> _ЗАДАНИЕ 1_
Пожалуйста, перепишите дословно часть строк, идущих после фрагмента о суде над Никоном: от строки, содержащей «Judging by elevation, which of», до последней из этих строк включительно.

> _ФРАГМЕНТ ТЕКСТА_
__________________________________________________

Как известно, сторону обвинения на Соборе представлял далекий от существа конфликта и не знающий русского языка Паисий Лигарид, роль судей отводилась еще менее осведомленным в делах Русской церкви и нуждающимся в переводчиках грекам Паисию и Макарию, а русскому епископату, поставленному царем на колени еще в апреле, отводилась роль присяжных. Именно они и должны были в свете постановлений двух предыдущих Соборов вынести Никону обвинительный вердикт и сместить его с патриаршей кафедры.
Более двух недель греки и русский епископат занимались тщательным изучением и разбором затянувшегося на восемь долгих лет дела патриарха Никона. В конце концов, обобщив весь собранный на Никона компромат и признав его виновным во многих бедах - и в добровольном оставлении престола, и в самочинном присвоении титула «великий государь», и в гордыни, которая, главным образом, нашла свое выражение в возвеличивании власти Церкви над Царством, Собор лишил Никона   епископского сана.
И это в то время, когда ни царь Алексей Михайлович, ни патриарх Никон на заседании не присутствовали. Но если первый не явился на Собор по доброй воле, давая понять окружающим, что ни светская власть, ни царь к решению церковного суда не причастны, то Никона в зал заседания не допустили намеренно, приказав ему ожидать постановления Собора в передней.

__________________________________________________

> _ИСХОДНЫЕ ДАННЫЕ_
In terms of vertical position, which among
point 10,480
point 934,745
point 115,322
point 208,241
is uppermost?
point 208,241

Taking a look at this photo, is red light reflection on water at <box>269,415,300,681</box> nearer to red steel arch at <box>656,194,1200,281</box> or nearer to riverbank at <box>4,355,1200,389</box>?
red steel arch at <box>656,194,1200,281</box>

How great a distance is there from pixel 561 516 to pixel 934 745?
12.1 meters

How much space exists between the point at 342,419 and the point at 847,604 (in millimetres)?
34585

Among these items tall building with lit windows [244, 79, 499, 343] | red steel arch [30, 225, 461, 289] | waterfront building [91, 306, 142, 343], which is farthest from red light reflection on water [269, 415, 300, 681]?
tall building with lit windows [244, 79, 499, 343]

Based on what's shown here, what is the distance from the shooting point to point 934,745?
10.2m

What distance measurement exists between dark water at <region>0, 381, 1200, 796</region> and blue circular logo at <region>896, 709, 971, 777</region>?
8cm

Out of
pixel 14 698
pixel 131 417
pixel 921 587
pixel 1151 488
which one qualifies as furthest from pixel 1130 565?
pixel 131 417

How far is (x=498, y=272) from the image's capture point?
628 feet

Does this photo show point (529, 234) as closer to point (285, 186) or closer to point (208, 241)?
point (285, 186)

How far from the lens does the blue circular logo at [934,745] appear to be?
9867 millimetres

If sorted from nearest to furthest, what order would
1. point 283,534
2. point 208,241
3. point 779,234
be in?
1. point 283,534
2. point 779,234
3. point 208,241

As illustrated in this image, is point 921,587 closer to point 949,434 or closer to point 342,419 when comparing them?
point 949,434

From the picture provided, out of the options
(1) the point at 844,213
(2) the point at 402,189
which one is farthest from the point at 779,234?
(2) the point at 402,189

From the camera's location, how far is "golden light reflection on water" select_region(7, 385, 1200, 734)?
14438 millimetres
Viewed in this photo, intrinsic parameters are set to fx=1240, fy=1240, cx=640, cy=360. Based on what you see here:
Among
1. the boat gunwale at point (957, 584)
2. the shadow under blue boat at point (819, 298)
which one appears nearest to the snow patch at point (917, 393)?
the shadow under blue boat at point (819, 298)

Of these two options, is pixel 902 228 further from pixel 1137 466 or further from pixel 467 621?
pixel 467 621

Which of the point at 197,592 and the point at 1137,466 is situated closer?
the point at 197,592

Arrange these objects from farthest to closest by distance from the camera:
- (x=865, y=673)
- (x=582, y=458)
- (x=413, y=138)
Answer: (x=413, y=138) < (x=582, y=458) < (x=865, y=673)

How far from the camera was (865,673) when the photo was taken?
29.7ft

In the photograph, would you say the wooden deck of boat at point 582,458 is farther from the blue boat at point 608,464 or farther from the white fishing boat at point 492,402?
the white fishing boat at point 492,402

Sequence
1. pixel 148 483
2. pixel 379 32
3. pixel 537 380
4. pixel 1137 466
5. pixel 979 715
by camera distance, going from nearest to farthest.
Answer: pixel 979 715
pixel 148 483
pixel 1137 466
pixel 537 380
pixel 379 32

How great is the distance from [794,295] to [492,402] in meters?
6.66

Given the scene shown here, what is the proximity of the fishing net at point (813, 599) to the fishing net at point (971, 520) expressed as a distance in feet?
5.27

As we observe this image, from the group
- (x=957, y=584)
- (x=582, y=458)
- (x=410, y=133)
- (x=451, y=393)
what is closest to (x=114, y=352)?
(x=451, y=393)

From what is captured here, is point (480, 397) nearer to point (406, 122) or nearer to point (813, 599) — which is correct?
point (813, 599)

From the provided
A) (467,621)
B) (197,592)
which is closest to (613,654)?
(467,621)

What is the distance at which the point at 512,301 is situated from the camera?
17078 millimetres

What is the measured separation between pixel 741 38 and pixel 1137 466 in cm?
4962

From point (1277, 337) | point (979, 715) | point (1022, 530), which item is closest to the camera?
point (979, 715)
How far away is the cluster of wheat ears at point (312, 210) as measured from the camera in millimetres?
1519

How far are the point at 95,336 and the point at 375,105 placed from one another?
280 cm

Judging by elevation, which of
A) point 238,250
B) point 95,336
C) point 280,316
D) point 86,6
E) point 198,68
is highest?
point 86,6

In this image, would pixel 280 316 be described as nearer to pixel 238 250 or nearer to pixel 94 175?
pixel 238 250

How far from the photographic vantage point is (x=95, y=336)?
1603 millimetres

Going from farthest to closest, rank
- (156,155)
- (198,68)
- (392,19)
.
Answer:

__________________________________________________

> _ЗАДАНИЕ 2_
Напишите продолжение фрагмента о суде над Никоном, начиная сразу после его последнего предложения.

> _ОТВЕТ К УПРАЖНЕНИЮ 1_
Judging by elevation, which of
A) point 238,250
B) point 95,336
C) point 280,316
D) point 86,6
E) point 198,68
is highest?
point 86,6

In this image, would pixel 280 316 be described as nearer to pixel 238 250 or nearer to pixel 94 175?
pixel 238 250

How far from the photographic vantage point is (x=95, y=336)?
1603 millimetres

Going from farthest to closest, rank
- (156,155)
- (198,68)
- (392,19)
.
Answer:

> _ОТВЕТ К УПРАЖНЕНИЮ 2_
Впрочем, хоть заседание Собора и было тщательно отрепетировано, но в день премьеры оно дало сбой! И в тот самый момент, когда Лигарид, зачитав вердикт церковного суда, призвал Собор к голосованию, произошло невероятное. Защищая в лице Никона авторитет Русской церкви, преобладающее большинство священников, обвиняя греков в предвзятости, выступили против низложения патриарха. Жаль только, что твердости духа священству хватило ненадолго и, когда в ходе жарких дебатов до русского епископата дошло наконец, что греки смещают Никона с кафедры в угоду царю, то духовники пораженчески сникли и единодушно поддержали вынесенное в отношении Никона определение.
Не возникло возражений со стороны участников Собора и тогда, когда Лигарид зачитал   решение суда относительно дальнейшей судьбы низложенного патриарха, местом ссылки которому определили Ферапонтов монастырь, расположенный в районе Белоозера.
Отсутствие царя на оглашении приговора позволило ему впоследствии и в своих публичных выступлениях, и в дипломатической переписке, и в частных посланиях к Никону со смирением невинного агнца раз за разом заявлять, что осужден патриарх не государевым судом, а судом «восточных патриархов». Быть может, в иных обстоятельствах подобная изворотливость «тишайшего» Алексея Михайловича и позабавила бы Никона, но зная всю подноготную о действительной роли царя в организации и проведении недостойного над ним судилища, Никон слышал в покаянных оправданиях Алексея   ничем не прикрытую издевку.

                ***
Сломив через колено сопротивление церковного клира, Алексей «тишайший» уже не мог удовольствоваться их падением и согласием на проведение церковных реформ. Куда более важным для него стал вопрос судьбы самой Русской поместной церкви и ее роли в управлении государством.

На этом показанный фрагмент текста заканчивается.